Is it time for western investors to abandon China?
Alan Mendoza, executive director of the Henry Jackson Society, says YES.
The phrase “caveat emptor” should be ringing in the ears of China investors.
When it comes to business, western countries are waking up to Chinese policies that undermine free trade and distort the global market. Western nations, aware of Chinese dominance of many critical industries, will also move to find safer sources of supply. The trend will be for a US-led increase in tariffs and possible trade wars, which will damage returns.
On human rights, given the surge in interest in re-examining domestic relations with racial minorities, it is unlikely that our populations will tolerate large-scale trade with a regime which crushes dissent and liberty at home and in Hong Kong, and persecutes its minorities like the Uighur Muslims.
Environmental concerns over the sustainability of long supply lines will also increasingly move production closer to home.
With trade and consumer attitudes towards China turning rapidly, investors will soon face the threat of ending up on the wrong side of history.
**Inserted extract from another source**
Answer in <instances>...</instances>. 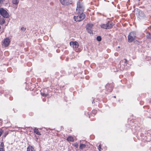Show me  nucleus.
Listing matches in <instances>:
<instances>
[{"instance_id":"nucleus-12","label":"nucleus","mask_w":151,"mask_h":151,"mask_svg":"<svg viewBox=\"0 0 151 151\" xmlns=\"http://www.w3.org/2000/svg\"><path fill=\"white\" fill-rule=\"evenodd\" d=\"M4 143L3 142H1L0 145V151H4Z\"/></svg>"},{"instance_id":"nucleus-14","label":"nucleus","mask_w":151,"mask_h":151,"mask_svg":"<svg viewBox=\"0 0 151 151\" xmlns=\"http://www.w3.org/2000/svg\"><path fill=\"white\" fill-rule=\"evenodd\" d=\"M34 132L35 133H36L38 135H40V133L39 132L38 129L35 128L34 129Z\"/></svg>"},{"instance_id":"nucleus-23","label":"nucleus","mask_w":151,"mask_h":151,"mask_svg":"<svg viewBox=\"0 0 151 151\" xmlns=\"http://www.w3.org/2000/svg\"><path fill=\"white\" fill-rule=\"evenodd\" d=\"M74 146L75 147H76V148H78V144H77V143H75V144H74Z\"/></svg>"},{"instance_id":"nucleus-2","label":"nucleus","mask_w":151,"mask_h":151,"mask_svg":"<svg viewBox=\"0 0 151 151\" xmlns=\"http://www.w3.org/2000/svg\"><path fill=\"white\" fill-rule=\"evenodd\" d=\"M136 34L135 32H131L129 34L128 36V41L129 42H131L134 40L136 37Z\"/></svg>"},{"instance_id":"nucleus-24","label":"nucleus","mask_w":151,"mask_h":151,"mask_svg":"<svg viewBox=\"0 0 151 151\" xmlns=\"http://www.w3.org/2000/svg\"><path fill=\"white\" fill-rule=\"evenodd\" d=\"M5 20L4 19H3L2 20V22H1V24H4V23H5Z\"/></svg>"},{"instance_id":"nucleus-11","label":"nucleus","mask_w":151,"mask_h":151,"mask_svg":"<svg viewBox=\"0 0 151 151\" xmlns=\"http://www.w3.org/2000/svg\"><path fill=\"white\" fill-rule=\"evenodd\" d=\"M67 140H68L69 142H73L74 141V139L71 136H70L68 137L67 138Z\"/></svg>"},{"instance_id":"nucleus-6","label":"nucleus","mask_w":151,"mask_h":151,"mask_svg":"<svg viewBox=\"0 0 151 151\" xmlns=\"http://www.w3.org/2000/svg\"><path fill=\"white\" fill-rule=\"evenodd\" d=\"M70 45L73 48H76L79 46L78 43L76 41L70 42Z\"/></svg>"},{"instance_id":"nucleus-22","label":"nucleus","mask_w":151,"mask_h":151,"mask_svg":"<svg viewBox=\"0 0 151 151\" xmlns=\"http://www.w3.org/2000/svg\"><path fill=\"white\" fill-rule=\"evenodd\" d=\"M3 132L4 131L2 129L0 130V137L1 136Z\"/></svg>"},{"instance_id":"nucleus-16","label":"nucleus","mask_w":151,"mask_h":151,"mask_svg":"<svg viewBox=\"0 0 151 151\" xmlns=\"http://www.w3.org/2000/svg\"><path fill=\"white\" fill-rule=\"evenodd\" d=\"M12 3L14 4L17 5L18 4L19 1L18 0H12Z\"/></svg>"},{"instance_id":"nucleus-29","label":"nucleus","mask_w":151,"mask_h":151,"mask_svg":"<svg viewBox=\"0 0 151 151\" xmlns=\"http://www.w3.org/2000/svg\"><path fill=\"white\" fill-rule=\"evenodd\" d=\"M1 27L0 26V29H1Z\"/></svg>"},{"instance_id":"nucleus-18","label":"nucleus","mask_w":151,"mask_h":151,"mask_svg":"<svg viewBox=\"0 0 151 151\" xmlns=\"http://www.w3.org/2000/svg\"><path fill=\"white\" fill-rule=\"evenodd\" d=\"M96 39L98 41H100L101 40V37L100 36H99L97 37Z\"/></svg>"},{"instance_id":"nucleus-27","label":"nucleus","mask_w":151,"mask_h":151,"mask_svg":"<svg viewBox=\"0 0 151 151\" xmlns=\"http://www.w3.org/2000/svg\"><path fill=\"white\" fill-rule=\"evenodd\" d=\"M94 112L96 113V110L93 111V113Z\"/></svg>"},{"instance_id":"nucleus-28","label":"nucleus","mask_w":151,"mask_h":151,"mask_svg":"<svg viewBox=\"0 0 151 151\" xmlns=\"http://www.w3.org/2000/svg\"><path fill=\"white\" fill-rule=\"evenodd\" d=\"M114 98H116V96H114Z\"/></svg>"},{"instance_id":"nucleus-3","label":"nucleus","mask_w":151,"mask_h":151,"mask_svg":"<svg viewBox=\"0 0 151 151\" xmlns=\"http://www.w3.org/2000/svg\"><path fill=\"white\" fill-rule=\"evenodd\" d=\"M113 26L112 23L111 22L108 21L106 24H102L101 27L102 28L105 29L111 28Z\"/></svg>"},{"instance_id":"nucleus-10","label":"nucleus","mask_w":151,"mask_h":151,"mask_svg":"<svg viewBox=\"0 0 151 151\" xmlns=\"http://www.w3.org/2000/svg\"><path fill=\"white\" fill-rule=\"evenodd\" d=\"M27 151H35V150L33 147L29 145L27 148Z\"/></svg>"},{"instance_id":"nucleus-25","label":"nucleus","mask_w":151,"mask_h":151,"mask_svg":"<svg viewBox=\"0 0 151 151\" xmlns=\"http://www.w3.org/2000/svg\"><path fill=\"white\" fill-rule=\"evenodd\" d=\"M124 60H125L124 63H126L127 62V60L125 59Z\"/></svg>"},{"instance_id":"nucleus-7","label":"nucleus","mask_w":151,"mask_h":151,"mask_svg":"<svg viewBox=\"0 0 151 151\" xmlns=\"http://www.w3.org/2000/svg\"><path fill=\"white\" fill-rule=\"evenodd\" d=\"M10 42V40L8 38L5 39L2 42V45L6 47L8 46Z\"/></svg>"},{"instance_id":"nucleus-4","label":"nucleus","mask_w":151,"mask_h":151,"mask_svg":"<svg viewBox=\"0 0 151 151\" xmlns=\"http://www.w3.org/2000/svg\"><path fill=\"white\" fill-rule=\"evenodd\" d=\"M85 17V15L84 14H80V15L77 16H74V19L77 22H80L83 20Z\"/></svg>"},{"instance_id":"nucleus-5","label":"nucleus","mask_w":151,"mask_h":151,"mask_svg":"<svg viewBox=\"0 0 151 151\" xmlns=\"http://www.w3.org/2000/svg\"><path fill=\"white\" fill-rule=\"evenodd\" d=\"M0 13L1 14L4 18H7L9 16L7 12L2 8H0Z\"/></svg>"},{"instance_id":"nucleus-26","label":"nucleus","mask_w":151,"mask_h":151,"mask_svg":"<svg viewBox=\"0 0 151 151\" xmlns=\"http://www.w3.org/2000/svg\"><path fill=\"white\" fill-rule=\"evenodd\" d=\"M4 0H0V3L3 2Z\"/></svg>"},{"instance_id":"nucleus-1","label":"nucleus","mask_w":151,"mask_h":151,"mask_svg":"<svg viewBox=\"0 0 151 151\" xmlns=\"http://www.w3.org/2000/svg\"><path fill=\"white\" fill-rule=\"evenodd\" d=\"M84 8L83 4L80 1L77 3V7L76 9V13L77 14H83Z\"/></svg>"},{"instance_id":"nucleus-8","label":"nucleus","mask_w":151,"mask_h":151,"mask_svg":"<svg viewBox=\"0 0 151 151\" xmlns=\"http://www.w3.org/2000/svg\"><path fill=\"white\" fill-rule=\"evenodd\" d=\"M136 14L139 18L143 17L144 16V13L140 10L139 9H137L136 10Z\"/></svg>"},{"instance_id":"nucleus-21","label":"nucleus","mask_w":151,"mask_h":151,"mask_svg":"<svg viewBox=\"0 0 151 151\" xmlns=\"http://www.w3.org/2000/svg\"><path fill=\"white\" fill-rule=\"evenodd\" d=\"M98 149H99V151H101V146L100 145H99V146H98Z\"/></svg>"},{"instance_id":"nucleus-19","label":"nucleus","mask_w":151,"mask_h":151,"mask_svg":"<svg viewBox=\"0 0 151 151\" xmlns=\"http://www.w3.org/2000/svg\"><path fill=\"white\" fill-rule=\"evenodd\" d=\"M26 28L23 27H21V30L23 32H24L26 30Z\"/></svg>"},{"instance_id":"nucleus-15","label":"nucleus","mask_w":151,"mask_h":151,"mask_svg":"<svg viewBox=\"0 0 151 151\" xmlns=\"http://www.w3.org/2000/svg\"><path fill=\"white\" fill-rule=\"evenodd\" d=\"M86 29H87V31L89 33L91 34L92 33V28H86Z\"/></svg>"},{"instance_id":"nucleus-20","label":"nucleus","mask_w":151,"mask_h":151,"mask_svg":"<svg viewBox=\"0 0 151 151\" xmlns=\"http://www.w3.org/2000/svg\"><path fill=\"white\" fill-rule=\"evenodd\" d=\"M147 37L148 38H151V35L150 34H148L147 35Z\"/></svg>"},{"instance_id":"nucleus-9","label":"nucleus","mask_w":151,"mask_h":151,"mask_svg":"<svg viewBox=\"0 0 151 151\" xmlns=\"http://www.w3.org/2000/svg\"><path fill=\"white\" fill-rule=\"evenodd\" d=\"M61 4L64 5H67L69 4L68 1V0H59Z\"/></svg>"},{"instance_id":"nucleus-13","label":"nucleus","mask_w":151,"mask_h":151,"mask_svg":"<svg viewBox=\"0 0 151 151\" xmlns=\"http://www.w3.org/2000/svg\"><path fill=\"white\" fill-rule=\"evenodd\" d=\"M86 147V145L84 144H81L79 146V148L80 149H83L85 148Z\"/></svg>"},{"instance_id":"nucleus-17","label":"nucleus","mask_w":151,"mask_h":151,"mask_svg":"<svg viewBox=\"0 0 151 151\" xmlns=\"http://www.w3.org/2000/svg\"><path fill=\"white\" fill-rule=\"evenodd\" d=\"M93 26V25L92 24H89L87 25L86 27L92 28Z\"/></svg>"}]
</instances>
They should jump before they are pushed.
Gordon Power, chief executive of Earth Capital, says NO.
China is effectively back up and running, while most other countries are still grappling with the pandemic or taking tentative steps towards reopening their economies. Investors should not ignore the world’s second-largest economy and largest pool of consumers, with a population now over 1.4bn.
We must wake up to the reality that we are living in the Asian century.
Not only does China offer unrivalled scale and breadth of market opportunities at a time of unprecedented economic uncertainty, but it is also taking the lead in areas of sustainable technology. For example, it has been providing a significant amount of solar energy products to the rest of the world and its focus on water treatment and electric propulsion is ahead of western markets.
China is inextricably linked to global supply chains and businesses. To abandon it now would be a huge missed opportunity, causing serious disruption to other countries and ignoring the reality that China is a significant contributor to the global economy.